The decrease in volunteerism is a big one. We are not seeing an influx of new volunteers from Generation Y or the Millennials. The question is: How do we capture them? I hear a lot of old-timers complain about those generations. Well, stop complaining about them. Instead, figure out who they are and what their interests are and draw them in with what attracts them. We know they grew up in a different world than we did. They grew up with 9/11 and knowing how fragile the world is. And don't forget how irritating you once were to the generation before you. It's the job of every generation to irritate the hell out of the generation preceding it.

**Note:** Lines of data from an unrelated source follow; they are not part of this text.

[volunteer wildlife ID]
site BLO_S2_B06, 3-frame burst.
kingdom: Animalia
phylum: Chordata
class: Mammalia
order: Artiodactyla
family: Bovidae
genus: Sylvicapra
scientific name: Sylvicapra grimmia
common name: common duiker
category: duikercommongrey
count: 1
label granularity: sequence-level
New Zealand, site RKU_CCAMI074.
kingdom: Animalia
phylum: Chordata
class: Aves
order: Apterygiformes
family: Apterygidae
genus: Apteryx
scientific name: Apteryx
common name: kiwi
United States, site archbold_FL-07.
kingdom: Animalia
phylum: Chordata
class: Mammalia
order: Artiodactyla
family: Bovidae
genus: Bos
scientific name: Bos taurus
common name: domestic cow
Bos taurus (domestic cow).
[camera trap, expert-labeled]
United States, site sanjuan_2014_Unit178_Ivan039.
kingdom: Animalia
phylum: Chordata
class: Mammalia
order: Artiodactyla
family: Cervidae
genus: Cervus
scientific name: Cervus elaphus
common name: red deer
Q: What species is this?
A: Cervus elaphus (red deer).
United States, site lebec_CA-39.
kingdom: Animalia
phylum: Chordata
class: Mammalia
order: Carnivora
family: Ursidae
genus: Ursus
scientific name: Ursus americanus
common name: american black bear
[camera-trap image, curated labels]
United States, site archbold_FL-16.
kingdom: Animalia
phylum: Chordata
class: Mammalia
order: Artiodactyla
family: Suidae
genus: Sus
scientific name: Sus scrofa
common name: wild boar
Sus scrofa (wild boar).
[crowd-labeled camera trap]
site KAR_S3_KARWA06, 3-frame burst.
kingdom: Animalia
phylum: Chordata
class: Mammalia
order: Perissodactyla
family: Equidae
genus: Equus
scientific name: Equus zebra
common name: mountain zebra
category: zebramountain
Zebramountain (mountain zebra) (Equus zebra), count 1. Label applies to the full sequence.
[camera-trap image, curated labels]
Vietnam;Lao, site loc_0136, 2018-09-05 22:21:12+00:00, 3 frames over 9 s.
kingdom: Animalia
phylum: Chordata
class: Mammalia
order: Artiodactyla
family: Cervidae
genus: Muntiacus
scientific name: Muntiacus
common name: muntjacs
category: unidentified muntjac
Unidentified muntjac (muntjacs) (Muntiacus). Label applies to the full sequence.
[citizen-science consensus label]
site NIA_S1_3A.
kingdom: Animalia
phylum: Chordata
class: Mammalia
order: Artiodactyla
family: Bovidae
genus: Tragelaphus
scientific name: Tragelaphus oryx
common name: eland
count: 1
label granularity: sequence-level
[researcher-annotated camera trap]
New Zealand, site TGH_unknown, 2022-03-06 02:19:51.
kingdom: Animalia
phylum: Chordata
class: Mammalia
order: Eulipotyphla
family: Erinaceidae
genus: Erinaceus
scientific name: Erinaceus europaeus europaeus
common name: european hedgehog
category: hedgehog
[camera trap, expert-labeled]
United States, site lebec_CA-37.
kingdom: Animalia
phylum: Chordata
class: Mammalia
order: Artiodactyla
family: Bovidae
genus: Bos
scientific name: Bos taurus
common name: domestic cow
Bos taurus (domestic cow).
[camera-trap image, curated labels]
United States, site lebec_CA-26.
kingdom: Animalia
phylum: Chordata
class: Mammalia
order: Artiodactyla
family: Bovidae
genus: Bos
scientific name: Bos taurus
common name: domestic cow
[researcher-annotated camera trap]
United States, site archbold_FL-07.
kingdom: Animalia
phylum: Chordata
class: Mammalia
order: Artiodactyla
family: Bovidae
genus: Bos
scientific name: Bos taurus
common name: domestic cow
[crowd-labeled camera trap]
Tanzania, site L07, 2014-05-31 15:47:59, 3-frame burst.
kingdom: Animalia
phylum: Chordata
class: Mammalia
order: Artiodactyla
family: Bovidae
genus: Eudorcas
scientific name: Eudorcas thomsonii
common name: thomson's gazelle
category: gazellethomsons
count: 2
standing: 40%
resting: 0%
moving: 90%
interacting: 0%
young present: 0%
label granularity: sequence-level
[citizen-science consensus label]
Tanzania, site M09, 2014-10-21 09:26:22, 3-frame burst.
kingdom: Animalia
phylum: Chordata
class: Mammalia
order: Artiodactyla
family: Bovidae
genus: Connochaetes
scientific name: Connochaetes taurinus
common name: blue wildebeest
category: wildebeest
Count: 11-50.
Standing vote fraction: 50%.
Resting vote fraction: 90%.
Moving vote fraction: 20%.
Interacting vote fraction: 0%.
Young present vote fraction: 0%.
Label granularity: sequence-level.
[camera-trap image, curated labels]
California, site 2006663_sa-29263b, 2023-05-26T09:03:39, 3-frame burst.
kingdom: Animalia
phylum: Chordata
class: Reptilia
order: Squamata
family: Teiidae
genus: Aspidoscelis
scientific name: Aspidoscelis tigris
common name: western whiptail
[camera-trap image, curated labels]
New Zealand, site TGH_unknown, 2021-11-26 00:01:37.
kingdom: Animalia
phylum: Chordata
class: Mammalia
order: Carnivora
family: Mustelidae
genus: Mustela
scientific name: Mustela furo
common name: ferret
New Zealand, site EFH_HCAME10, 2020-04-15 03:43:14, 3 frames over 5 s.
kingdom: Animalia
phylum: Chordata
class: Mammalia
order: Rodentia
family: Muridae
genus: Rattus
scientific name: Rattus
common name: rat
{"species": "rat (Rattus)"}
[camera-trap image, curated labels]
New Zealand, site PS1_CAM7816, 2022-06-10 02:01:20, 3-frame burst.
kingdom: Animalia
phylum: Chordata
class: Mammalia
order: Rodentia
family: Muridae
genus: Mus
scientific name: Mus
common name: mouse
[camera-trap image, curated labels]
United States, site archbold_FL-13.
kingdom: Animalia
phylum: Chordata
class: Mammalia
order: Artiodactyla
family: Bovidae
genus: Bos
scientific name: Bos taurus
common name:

Though you're known as a humorist, you also give talks on death scene management. Why is it important for EMS to better understand how to handle these situations?
I always insist that if I'm going to do a humor talk and make them laugh, then I get to do a heavy talk on death scene management so they get the full range of emotions. Medics are always taught, 'Don't get emotionally involved in your calls.' But we are human. When we see a dead child and try to say it doesn't impact us, it's ridiculous. Not only that, there is very minimal training for how to deal with family members, such as what to say and what not to say.
On calls in which someone dies, what do paramedics and EMTs need to know when dealing with distraught family members?
Don't pick up your equipment, walk out and leave them. The survivors are now your patients. What you can do for them is get them through this process and help them survive this. For the rest of their lives they will remember the moment you told them their loved one is dead. That is an incredible responsibility.